Nobel laureate economist Paul Krugman has some powerful insights into the economic motivation for war in his recent New York Times op-ed. He worries that some modern wars may be deliberately conceived as a distraction from bad economic conditions; he is referring to Russia, and wondering what China might do one day if its economy falters.
Krugman's angle is an economist's twist on an ancient question: why do we fight?
'Rationalist' theories of war – nations fight when benefits exceed costs – overlook the simple reality that miscalculation is inevitable in warfare. In fact, miscalculation has been said to be the very cause of war. As Krugman observes, wars frequently ruin one, both or even all sides: 'starting a war is a very bad idea. But it keeps happening anyway.'
The economic argument against war was made by the liberal Manchester School in the 1860s, then made again by Norman Angell in The Great Illusion (1909). He has, unfairly, been ridiculed for his poor prediction. Angell wasn't arguing for the impossibility of war but for the stupidity of war. World War I proved him right, not wrong.
A century on, we still ponder Angell's puzzle: surely we are trading too much to contemplate conflict? This is the recurring myth of economic interdependence as a restraint on war. It was proven wrong in 1914, when Britain and Germany were highly entwined, and again today as Vladimir Putin risks Russia's economy for his Novorossia project. Some feel reassured by the massive 'Chimerica' financial condominium binding the US and China together. A US Marine Corp general voiced this confidence at a recent seminar: a conflict in the Pacific is unlikely, because 'we owe so much money.'
But money is seldom at the root of either war or peace among nations (although as Krugman notes resource booty often drives civil conflicts). The causes of inter-state war are famously complicated. It is often joked that more ink has been spilled over war than blood. Of the thousands of books on the subject I will cite a recent one because of its clarity. In Why Nations Fight, Richard Lebow comes to a resounding conclusion about the 94 major international conflicts since 1648. Of our three major motives – appetite (wealth), spirit (honour) and fear (security) – it is the human 'spirit' which incites most wars. A whopping 58% of wars were over standing or prestige. Revenge accounted for 10%. Material aggrandizement, or what Marx called imperialism, accounted for just 7%.
That fact is worth repeating: more than half of major conflicts were over 'who's the boss.' [fold]
Lebow's analysis is not simplistic. He doesn't mean that nations don't tussle over territory; they do. But their reason is often tied to historical sovereignty or security or influence, rather than material value. Curiously, he deliberates long over the US entry into World War II: was it caused by Japan's fear or America's revenge?

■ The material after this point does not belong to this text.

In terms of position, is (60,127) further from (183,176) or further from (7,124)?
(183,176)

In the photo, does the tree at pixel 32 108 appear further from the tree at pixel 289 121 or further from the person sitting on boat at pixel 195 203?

Lebow's analysis challenges the widely held view that rising powers cause war. In fact it is the incumbent great powers who fight wars with the highest frequency (mostly insurgencies), and the declining great powers who act the most aggressively (often against weaker states) and irrationally (they usually lose). In other words, angry nations often miscalculate. He further shows that 'balance of power' arrangements aren't particularly good at preventing wars, tough they do work militarily (small comfort).
It can be said that a balance of power is emerging in Asia, one that partly rests on a 'financial balance of terror'. But the American general reassured by his nation's debt to China may overstate the effect of its deterrence. The trillion dollars or so Washington owes Beijing is a lot of money, but it's worth only one or two months of output of either country. There is a danger that economic interdependence actually heightens the risk of conflict by making nations over-confident in their ability to inflict financial pain.
Great powers usually only act as such 30 years or more after achieving that status. In China's case, Lebow calculates this may have happened as early as 1990. China now is a true superpower. Perhaps what America should worry about most is when 'Chimerica' is no longer so consequential to China, when Beijing becomes so mighty that it has no heed for American opinion. Then its actions may be driven purely by domestic spirits. By Krugman's bleak logic, that is when it may face economic problems at home, and distractions abroad will beckon.